- _TASK ITEM_
Repeat only the lines running from the beginning of the material through the line that contains "genus: Oryctolagus".

- _PROVIDED RECORDS_
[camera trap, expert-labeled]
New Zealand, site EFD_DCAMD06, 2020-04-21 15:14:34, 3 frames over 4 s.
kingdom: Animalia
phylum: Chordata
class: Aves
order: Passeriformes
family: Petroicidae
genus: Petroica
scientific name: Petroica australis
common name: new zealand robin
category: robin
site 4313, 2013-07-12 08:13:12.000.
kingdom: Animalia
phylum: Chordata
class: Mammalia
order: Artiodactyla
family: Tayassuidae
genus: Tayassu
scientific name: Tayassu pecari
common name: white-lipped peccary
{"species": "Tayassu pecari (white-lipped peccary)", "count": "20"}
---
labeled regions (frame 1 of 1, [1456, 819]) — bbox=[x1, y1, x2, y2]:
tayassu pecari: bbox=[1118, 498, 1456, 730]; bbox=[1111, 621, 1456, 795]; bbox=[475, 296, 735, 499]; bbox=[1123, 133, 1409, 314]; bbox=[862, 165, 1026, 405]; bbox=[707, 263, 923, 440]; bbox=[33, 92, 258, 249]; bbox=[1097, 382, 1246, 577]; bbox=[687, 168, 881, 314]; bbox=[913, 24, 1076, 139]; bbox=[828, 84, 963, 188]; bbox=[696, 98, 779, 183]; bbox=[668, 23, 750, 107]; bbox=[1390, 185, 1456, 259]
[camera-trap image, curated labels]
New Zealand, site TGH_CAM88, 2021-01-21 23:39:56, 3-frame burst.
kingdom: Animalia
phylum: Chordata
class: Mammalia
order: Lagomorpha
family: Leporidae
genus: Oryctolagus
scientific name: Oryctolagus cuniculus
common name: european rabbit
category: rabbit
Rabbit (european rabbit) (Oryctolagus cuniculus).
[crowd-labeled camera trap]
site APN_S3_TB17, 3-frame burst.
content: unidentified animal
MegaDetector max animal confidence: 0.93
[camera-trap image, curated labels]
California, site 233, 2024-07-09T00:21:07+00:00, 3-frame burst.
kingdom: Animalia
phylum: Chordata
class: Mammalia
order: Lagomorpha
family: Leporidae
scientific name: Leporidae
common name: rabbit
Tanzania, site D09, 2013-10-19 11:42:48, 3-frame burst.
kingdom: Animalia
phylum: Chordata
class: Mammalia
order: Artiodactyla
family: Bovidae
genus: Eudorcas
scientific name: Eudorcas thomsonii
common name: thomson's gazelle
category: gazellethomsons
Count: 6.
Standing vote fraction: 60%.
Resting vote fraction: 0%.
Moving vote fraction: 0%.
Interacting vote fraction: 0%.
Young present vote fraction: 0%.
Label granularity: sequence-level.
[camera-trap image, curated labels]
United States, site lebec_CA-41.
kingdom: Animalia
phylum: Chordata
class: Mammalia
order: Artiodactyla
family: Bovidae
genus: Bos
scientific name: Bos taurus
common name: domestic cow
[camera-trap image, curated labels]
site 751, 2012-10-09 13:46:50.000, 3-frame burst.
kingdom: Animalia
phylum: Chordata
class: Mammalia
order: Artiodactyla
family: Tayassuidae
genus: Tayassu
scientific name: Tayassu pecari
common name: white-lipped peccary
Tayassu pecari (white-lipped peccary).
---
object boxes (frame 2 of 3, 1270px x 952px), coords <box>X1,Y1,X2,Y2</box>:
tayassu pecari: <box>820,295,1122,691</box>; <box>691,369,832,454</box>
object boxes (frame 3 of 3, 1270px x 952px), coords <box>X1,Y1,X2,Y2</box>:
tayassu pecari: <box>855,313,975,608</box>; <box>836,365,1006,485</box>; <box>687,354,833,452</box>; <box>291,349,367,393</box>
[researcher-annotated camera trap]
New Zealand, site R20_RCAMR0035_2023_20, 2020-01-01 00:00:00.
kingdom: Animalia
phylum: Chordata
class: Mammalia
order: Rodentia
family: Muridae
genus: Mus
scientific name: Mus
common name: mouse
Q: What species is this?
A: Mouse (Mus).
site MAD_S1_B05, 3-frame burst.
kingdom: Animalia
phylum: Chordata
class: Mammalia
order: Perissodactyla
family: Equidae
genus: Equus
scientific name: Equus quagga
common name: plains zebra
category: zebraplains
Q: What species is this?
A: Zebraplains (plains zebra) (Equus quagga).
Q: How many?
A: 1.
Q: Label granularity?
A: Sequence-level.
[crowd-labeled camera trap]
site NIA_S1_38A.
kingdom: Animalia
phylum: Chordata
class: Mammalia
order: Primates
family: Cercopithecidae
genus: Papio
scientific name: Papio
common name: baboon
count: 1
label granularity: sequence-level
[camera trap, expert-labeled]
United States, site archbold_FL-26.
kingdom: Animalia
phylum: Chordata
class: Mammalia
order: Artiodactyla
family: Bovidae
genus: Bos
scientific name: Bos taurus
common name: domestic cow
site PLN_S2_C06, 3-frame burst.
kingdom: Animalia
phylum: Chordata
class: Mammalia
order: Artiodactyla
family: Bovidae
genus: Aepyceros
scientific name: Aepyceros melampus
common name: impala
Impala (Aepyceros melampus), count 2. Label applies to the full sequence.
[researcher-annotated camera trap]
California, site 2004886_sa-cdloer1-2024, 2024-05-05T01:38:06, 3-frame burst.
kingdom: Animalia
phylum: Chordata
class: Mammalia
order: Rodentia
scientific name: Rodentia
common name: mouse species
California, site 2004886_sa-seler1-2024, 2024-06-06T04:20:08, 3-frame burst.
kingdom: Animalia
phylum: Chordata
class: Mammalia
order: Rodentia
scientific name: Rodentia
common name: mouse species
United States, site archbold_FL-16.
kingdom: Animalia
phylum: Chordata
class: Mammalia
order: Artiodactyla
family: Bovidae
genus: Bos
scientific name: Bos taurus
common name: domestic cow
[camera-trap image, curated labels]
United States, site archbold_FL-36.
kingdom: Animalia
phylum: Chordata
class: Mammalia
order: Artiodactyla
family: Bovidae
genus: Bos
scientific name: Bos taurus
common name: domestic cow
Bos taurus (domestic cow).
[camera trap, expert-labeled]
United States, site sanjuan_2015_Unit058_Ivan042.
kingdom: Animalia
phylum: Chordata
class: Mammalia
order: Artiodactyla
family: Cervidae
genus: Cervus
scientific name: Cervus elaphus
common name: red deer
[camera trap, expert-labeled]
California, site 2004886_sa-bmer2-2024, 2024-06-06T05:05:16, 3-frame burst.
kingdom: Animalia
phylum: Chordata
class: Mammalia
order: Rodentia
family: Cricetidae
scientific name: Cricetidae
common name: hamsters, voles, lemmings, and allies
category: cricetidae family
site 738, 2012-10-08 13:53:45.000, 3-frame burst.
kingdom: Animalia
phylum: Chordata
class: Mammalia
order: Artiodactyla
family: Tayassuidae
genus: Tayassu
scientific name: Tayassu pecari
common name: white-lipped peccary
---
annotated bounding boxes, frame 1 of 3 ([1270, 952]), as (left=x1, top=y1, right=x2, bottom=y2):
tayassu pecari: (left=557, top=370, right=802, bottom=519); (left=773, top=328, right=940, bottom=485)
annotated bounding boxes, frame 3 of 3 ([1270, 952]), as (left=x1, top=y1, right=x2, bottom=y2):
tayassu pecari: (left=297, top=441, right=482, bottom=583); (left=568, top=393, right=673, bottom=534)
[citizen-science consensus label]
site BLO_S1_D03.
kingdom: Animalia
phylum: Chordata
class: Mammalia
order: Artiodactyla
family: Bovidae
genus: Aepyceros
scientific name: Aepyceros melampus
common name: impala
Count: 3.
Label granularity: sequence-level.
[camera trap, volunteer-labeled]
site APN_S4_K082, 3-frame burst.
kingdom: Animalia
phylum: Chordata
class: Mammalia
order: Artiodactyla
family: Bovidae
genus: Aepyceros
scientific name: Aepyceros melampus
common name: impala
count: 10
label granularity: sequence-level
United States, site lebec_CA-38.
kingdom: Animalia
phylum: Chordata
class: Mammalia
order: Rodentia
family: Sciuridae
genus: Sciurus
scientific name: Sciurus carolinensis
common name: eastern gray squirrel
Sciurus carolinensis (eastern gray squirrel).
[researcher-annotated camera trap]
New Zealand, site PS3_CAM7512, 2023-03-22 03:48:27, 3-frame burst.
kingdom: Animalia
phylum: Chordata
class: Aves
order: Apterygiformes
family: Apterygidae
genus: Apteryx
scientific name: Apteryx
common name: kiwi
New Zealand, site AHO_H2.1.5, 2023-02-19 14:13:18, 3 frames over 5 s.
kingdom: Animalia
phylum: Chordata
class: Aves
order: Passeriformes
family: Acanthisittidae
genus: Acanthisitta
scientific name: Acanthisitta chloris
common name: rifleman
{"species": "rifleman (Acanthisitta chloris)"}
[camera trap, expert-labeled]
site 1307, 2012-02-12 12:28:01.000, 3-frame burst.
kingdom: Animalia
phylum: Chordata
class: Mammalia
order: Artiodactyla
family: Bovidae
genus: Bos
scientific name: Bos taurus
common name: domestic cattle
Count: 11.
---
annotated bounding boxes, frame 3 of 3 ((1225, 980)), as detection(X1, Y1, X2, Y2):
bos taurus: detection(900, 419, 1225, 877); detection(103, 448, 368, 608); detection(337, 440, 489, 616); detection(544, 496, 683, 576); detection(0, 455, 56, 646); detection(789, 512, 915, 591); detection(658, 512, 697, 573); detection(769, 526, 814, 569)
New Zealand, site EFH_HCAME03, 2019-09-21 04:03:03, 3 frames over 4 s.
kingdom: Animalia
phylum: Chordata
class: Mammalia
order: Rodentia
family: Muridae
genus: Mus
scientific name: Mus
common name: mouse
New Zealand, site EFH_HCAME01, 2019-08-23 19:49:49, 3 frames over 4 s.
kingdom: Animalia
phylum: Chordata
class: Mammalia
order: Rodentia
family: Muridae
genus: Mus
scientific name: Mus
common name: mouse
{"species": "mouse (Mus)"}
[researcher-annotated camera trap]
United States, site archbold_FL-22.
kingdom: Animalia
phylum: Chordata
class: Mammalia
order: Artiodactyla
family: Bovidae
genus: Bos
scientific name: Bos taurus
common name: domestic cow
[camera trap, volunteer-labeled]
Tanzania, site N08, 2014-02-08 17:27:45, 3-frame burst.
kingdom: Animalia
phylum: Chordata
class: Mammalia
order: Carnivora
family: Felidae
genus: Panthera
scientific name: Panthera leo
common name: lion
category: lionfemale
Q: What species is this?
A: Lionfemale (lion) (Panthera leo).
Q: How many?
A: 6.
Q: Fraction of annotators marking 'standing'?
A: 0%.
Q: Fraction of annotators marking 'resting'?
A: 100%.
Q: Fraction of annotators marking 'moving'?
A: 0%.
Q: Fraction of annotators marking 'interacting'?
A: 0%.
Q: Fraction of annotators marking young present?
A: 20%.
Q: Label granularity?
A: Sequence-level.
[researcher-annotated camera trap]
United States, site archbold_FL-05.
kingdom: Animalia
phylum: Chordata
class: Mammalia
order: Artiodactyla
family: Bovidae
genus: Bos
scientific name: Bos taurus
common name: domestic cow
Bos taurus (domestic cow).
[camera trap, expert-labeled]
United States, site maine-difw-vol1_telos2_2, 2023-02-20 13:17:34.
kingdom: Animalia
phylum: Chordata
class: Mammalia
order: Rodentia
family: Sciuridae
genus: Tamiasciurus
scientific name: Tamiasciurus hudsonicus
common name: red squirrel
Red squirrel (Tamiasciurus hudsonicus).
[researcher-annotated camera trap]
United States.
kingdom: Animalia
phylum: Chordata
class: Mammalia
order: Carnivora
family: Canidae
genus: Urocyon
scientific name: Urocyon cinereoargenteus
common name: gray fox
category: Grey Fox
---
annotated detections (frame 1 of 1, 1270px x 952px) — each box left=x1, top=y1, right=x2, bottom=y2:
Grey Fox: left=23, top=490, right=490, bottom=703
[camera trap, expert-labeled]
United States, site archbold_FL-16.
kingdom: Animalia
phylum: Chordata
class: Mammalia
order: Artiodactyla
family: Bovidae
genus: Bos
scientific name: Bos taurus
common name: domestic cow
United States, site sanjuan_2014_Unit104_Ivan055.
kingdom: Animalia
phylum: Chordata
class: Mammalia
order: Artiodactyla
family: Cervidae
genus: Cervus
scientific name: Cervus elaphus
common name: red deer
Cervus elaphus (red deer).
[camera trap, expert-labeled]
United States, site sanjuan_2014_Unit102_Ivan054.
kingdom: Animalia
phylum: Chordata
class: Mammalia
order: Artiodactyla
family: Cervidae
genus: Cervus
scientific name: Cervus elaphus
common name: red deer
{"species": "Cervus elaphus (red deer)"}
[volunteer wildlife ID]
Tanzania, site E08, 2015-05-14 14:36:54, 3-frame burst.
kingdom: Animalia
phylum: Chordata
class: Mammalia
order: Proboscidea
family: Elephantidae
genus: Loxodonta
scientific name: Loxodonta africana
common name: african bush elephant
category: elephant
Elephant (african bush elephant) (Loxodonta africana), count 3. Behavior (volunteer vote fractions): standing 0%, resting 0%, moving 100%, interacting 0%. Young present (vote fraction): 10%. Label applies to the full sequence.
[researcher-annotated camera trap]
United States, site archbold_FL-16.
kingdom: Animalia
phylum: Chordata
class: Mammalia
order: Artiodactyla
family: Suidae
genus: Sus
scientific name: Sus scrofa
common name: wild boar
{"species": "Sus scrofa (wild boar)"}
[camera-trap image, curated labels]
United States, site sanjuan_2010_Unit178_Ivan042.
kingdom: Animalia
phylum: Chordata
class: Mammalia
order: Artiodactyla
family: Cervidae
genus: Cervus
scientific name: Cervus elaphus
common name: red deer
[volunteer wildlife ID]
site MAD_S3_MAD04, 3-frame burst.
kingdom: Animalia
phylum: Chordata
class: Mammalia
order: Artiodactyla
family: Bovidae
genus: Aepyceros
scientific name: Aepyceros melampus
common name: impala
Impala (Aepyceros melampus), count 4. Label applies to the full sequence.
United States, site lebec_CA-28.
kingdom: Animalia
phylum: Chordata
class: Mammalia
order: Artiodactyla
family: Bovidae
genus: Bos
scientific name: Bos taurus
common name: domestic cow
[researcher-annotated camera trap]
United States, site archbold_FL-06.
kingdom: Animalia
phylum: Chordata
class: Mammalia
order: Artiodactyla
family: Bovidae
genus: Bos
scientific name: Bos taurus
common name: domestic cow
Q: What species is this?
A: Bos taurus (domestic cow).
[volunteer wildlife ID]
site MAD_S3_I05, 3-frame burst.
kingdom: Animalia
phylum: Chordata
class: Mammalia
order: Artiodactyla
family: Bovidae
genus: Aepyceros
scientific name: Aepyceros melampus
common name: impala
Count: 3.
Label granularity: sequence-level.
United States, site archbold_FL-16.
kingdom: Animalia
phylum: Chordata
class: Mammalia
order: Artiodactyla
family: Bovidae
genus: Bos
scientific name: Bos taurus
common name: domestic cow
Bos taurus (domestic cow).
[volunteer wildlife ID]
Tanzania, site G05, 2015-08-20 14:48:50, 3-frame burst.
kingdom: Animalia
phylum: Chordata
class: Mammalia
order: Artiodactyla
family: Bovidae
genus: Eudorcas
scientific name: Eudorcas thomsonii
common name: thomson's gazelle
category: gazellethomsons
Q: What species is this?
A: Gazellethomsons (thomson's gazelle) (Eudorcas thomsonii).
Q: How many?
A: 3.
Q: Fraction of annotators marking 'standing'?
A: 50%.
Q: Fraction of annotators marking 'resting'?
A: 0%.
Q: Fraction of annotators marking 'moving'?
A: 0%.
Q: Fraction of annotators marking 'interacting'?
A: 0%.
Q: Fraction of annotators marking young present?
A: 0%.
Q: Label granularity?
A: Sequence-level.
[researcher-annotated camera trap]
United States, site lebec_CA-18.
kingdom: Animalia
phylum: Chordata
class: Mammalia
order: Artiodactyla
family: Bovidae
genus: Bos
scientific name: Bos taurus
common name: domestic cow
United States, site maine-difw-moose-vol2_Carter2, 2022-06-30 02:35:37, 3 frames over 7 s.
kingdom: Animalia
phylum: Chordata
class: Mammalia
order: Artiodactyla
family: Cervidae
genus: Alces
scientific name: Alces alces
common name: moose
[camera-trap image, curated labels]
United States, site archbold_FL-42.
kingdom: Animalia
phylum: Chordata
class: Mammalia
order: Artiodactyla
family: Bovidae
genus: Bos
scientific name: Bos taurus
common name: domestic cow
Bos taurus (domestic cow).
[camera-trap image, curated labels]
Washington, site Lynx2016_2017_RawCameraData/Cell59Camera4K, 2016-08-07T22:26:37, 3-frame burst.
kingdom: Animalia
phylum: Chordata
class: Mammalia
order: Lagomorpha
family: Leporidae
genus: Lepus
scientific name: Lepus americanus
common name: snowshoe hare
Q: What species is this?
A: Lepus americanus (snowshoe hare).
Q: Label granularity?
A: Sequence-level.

- _COMPLETED EXERCISE_
[camera trap, expert-labeled]
New Zealand, site EFD_DCAMD06, 2020-04-21 15:14:34, 3 frames over 4 s.
kingdom: Animalia
phylum: Chordata
class: Aves
order: Passeriformes
family: Petroicidae
genus: Petroica
scientific name: Petroica australis
common name: new zealand robin
category: robin
site 4313, 2013-07-12 08:13:12.000.
kingdom: Animalia
phylum: Chordata
class: Mammalia
order: Artiodactyla
family: Tayassuidae
genus: Tayassu
scientific name: Tayassu pecari
common name: white-lipped peccary
{"species": "Tayassu pecari (white-lipped peccary)", "count": "20"}
---
labeled regions (frame 1 of 1, [1456, 819]) — bbox=[x1, y1, x2, y2]:
tayassu pecari: bbox=[1118, 498, 1456, 730]; bbox=[1111, 621, 1456, 795]; bbox=[475, 296, 735, 499]; bbox=[1123, 133, 1409, 314]; bbox=[862, 165, 1026, 405]; bbox=[707, 263, 923, 440]; bbox=[33, 92, 258, 249]; bbox=[1097, 382, 1246, 577]; bbox=[687, 168, 881, 314]; bbox=[913, 24, 1076, 139]; bbox=[828, 84, 963, 188]; bbox=[696, 98, 779, 183]; bbox=[668, 23, 750, 107]; bbox=[1390, 185, 1456, 259]
[camera-trap image, curated labels]
New Zealand, site TGH_CAM88, 2021-01-21 23:39:56, 3-frame burst.
kingdom: Animalia
phylum: Chordata
class: Mammalia
order: Lagomorpha
family: Leporidae
genus: Oryctolagus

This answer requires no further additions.